Entries provided:

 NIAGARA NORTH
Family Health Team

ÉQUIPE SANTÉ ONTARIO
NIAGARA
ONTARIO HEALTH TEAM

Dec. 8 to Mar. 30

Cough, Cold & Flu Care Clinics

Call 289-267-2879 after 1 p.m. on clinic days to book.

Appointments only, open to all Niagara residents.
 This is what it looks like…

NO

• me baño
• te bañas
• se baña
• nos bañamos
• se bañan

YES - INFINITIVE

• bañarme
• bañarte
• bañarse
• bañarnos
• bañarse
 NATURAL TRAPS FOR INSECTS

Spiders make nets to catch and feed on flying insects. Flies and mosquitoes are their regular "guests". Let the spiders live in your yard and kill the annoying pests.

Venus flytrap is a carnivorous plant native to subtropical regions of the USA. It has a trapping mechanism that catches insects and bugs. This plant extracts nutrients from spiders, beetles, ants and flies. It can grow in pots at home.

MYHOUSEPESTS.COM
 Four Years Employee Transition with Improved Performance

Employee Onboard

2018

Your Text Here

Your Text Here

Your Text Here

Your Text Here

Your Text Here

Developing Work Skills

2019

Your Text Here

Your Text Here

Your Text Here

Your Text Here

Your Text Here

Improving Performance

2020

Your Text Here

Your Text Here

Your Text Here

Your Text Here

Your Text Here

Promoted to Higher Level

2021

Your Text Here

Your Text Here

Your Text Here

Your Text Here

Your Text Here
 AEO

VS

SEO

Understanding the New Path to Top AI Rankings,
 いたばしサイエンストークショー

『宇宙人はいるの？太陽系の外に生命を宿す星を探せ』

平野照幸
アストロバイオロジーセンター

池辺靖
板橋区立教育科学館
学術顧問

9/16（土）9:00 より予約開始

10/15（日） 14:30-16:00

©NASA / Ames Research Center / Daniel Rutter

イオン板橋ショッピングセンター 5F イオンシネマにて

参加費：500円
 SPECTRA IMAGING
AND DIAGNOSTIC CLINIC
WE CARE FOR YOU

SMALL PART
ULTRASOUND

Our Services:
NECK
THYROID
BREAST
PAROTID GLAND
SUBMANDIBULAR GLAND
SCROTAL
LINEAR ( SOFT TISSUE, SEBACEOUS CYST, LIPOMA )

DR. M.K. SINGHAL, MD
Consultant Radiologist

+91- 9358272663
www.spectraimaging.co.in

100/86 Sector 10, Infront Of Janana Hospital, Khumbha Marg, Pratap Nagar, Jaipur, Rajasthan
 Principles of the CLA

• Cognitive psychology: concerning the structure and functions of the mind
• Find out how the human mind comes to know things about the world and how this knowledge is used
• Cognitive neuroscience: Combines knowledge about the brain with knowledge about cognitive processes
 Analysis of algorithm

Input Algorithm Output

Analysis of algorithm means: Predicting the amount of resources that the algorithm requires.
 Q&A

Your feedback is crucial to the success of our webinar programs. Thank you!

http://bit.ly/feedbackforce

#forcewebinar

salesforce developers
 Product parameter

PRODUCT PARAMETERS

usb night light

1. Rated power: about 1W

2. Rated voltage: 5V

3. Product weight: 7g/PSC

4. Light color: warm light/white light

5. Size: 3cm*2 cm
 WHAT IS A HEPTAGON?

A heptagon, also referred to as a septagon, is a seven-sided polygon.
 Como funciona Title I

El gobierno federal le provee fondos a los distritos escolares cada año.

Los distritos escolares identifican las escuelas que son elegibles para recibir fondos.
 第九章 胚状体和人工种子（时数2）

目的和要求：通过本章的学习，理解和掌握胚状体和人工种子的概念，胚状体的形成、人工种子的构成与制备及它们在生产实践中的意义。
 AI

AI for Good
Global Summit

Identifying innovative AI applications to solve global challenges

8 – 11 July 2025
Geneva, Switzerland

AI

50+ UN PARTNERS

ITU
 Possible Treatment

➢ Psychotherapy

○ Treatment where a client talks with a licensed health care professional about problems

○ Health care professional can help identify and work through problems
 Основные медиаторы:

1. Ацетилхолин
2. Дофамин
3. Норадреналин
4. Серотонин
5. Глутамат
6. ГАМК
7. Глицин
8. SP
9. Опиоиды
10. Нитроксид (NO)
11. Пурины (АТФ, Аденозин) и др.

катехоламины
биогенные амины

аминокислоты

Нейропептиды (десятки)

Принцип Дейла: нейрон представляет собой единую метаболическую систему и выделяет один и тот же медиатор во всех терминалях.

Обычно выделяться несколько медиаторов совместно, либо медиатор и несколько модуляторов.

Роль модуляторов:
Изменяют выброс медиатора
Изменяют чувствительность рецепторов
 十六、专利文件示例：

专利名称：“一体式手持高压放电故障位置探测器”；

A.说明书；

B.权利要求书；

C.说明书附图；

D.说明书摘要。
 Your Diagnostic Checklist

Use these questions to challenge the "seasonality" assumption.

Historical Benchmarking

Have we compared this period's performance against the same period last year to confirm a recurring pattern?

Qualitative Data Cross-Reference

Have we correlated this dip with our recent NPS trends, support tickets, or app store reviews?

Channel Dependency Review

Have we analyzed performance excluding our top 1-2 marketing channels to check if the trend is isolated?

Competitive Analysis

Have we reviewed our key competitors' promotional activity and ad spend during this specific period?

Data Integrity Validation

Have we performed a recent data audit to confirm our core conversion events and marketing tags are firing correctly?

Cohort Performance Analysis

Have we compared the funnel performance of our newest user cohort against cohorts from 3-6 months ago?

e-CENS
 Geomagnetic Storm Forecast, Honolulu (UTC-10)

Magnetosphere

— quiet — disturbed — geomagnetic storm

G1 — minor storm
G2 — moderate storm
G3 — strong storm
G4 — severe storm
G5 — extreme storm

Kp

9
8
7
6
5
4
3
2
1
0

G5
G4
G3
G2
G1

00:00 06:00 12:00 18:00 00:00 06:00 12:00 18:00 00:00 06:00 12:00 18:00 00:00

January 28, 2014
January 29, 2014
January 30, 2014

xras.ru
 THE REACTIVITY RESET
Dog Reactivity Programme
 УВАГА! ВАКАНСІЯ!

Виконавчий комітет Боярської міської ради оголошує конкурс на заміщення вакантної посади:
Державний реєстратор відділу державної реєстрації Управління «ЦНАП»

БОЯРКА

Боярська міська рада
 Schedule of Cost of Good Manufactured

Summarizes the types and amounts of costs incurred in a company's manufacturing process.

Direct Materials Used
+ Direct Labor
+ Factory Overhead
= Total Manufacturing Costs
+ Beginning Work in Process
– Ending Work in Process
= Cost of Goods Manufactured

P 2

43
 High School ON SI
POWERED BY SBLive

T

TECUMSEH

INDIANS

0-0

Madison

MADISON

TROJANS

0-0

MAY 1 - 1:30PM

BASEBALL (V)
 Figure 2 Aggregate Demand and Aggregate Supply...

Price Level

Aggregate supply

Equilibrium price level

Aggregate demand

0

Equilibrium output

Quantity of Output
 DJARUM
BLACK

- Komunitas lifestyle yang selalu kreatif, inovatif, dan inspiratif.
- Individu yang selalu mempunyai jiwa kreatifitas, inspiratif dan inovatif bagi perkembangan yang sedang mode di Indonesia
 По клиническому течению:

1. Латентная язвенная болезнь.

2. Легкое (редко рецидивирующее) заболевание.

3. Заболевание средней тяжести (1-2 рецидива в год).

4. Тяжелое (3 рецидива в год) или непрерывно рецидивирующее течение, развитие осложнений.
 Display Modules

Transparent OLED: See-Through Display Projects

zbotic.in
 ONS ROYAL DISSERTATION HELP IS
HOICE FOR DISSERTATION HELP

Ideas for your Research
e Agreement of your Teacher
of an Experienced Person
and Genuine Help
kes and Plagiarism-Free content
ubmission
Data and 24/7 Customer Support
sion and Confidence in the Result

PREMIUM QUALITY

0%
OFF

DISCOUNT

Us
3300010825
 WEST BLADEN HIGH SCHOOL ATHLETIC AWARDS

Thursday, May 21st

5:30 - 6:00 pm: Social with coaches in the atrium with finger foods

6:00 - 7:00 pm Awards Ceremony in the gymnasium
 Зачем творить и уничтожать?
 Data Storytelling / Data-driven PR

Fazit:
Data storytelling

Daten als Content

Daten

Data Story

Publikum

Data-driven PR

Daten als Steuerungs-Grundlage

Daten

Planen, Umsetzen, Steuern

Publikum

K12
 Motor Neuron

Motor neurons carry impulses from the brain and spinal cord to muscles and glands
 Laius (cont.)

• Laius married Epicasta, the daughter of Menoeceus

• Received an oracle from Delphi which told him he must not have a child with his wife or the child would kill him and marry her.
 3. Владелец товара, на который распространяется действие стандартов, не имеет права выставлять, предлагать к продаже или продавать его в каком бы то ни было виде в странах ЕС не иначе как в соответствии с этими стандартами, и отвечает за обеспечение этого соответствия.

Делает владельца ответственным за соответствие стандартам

What the task requires: The line containing "knowledge is used" marks the end: copy exactly every line from the top of the data above down to it, that line included.

Exercise output:
 NIAGARA NORTH
Family Health Team

ÉQUIPE SANTÉ ONTARIO
NIAGARA
ONTARIO HEALTH TEAM

Dec. 8 to Mar. 30

Cough, Cold & Flu Care Clinics

Call 289-267-2879 after 1 p.m. on clinic days to book.

Appointments only, open to all Niagara residents.
 This is what it looks like…

NO

• me baño
• te bañas
• se baña
• nos bañamos
• se bañan

YES - INFINITIVE

• bañarme
• bañarte
• bañarse
• bañarnos
• bañarse
 NATURAL TRAPS FOR INSECTS

Spiders make nets to catch and feed on flying insects. Flies and mosquitoes are their regular "guests". Let the spiders live in your yard and kill the annoying pests.

Venus flytrap is a carnivorous plant native to subtropical regions of the USA. It has a trapping mechanism that catches insects and bugs. This plant extracts nutrients from spiders, beetles, ants and flies. It can grow in pots at home.

MYHOUSEPESTS.COM
 Four Years Employee Transition with Improved Performance

Employee Onboard

2018

Your Text Here

Your Text Here

Your Text Here

Your Text Here

Your Text Here

Developing Work Skills

2019

Your Text Here

Your Text Here

Your Text Here

Your Text Here

Your Text Here

Improving Performance

2020

Your Text Here

Your Text Here

Your Text Here

Your Text Here

Your Text Here

Promoted to Higher Level

2021

Your Text Here

Your Text Here

Your Text Here

Your Text Here

Your Text Here
 AEO

VS

SEO

Understanding the New Path to Top AI Rankings,
 いたばしサイエンストークショー

『宇宙人はいるの？太陽系の外に生命を宿す星を探せ』

平野照幸
アストロバイオロジーセンター

池辺靖
板橋区立教育科学館
学術顧問

9/16（土）9:00 より予約開始

10/15（日） 14:30-16:00

©NASA / Ames Research Center / Daniel Rutter

イオン板橋ショッピングセンター 5F イオンシネマにて

参加費：500円
 SPECTRA IMAGING
AND DIAGNOSTIC CLINIC
WE CARE FOR YOU

SMALL PART
ULTRASOUND

Our Services:
NECK
THYROID
BREAST
PAROTID GLAND
SUBMANDIBULAR GLAND
SCROTAL
LINEAR ( SOFT TISSUE, SEBACEOUS CYST, LIPOMA )

DR. M.K. SINGHAL, MD
Consultant Radiologist

+91- 9358272663
www.spectraimaging.co.in

100/86 Sector 10, Infront Of Janana Hospital, Khumbha Marg, Pratap Nagar, Jaipur, Rajasthan
 Principles of the CLA

• Cognitive psychology: concerning the structure and functions of the mind
• Find out how the human mind comes to know things about the world and how this knowledge is used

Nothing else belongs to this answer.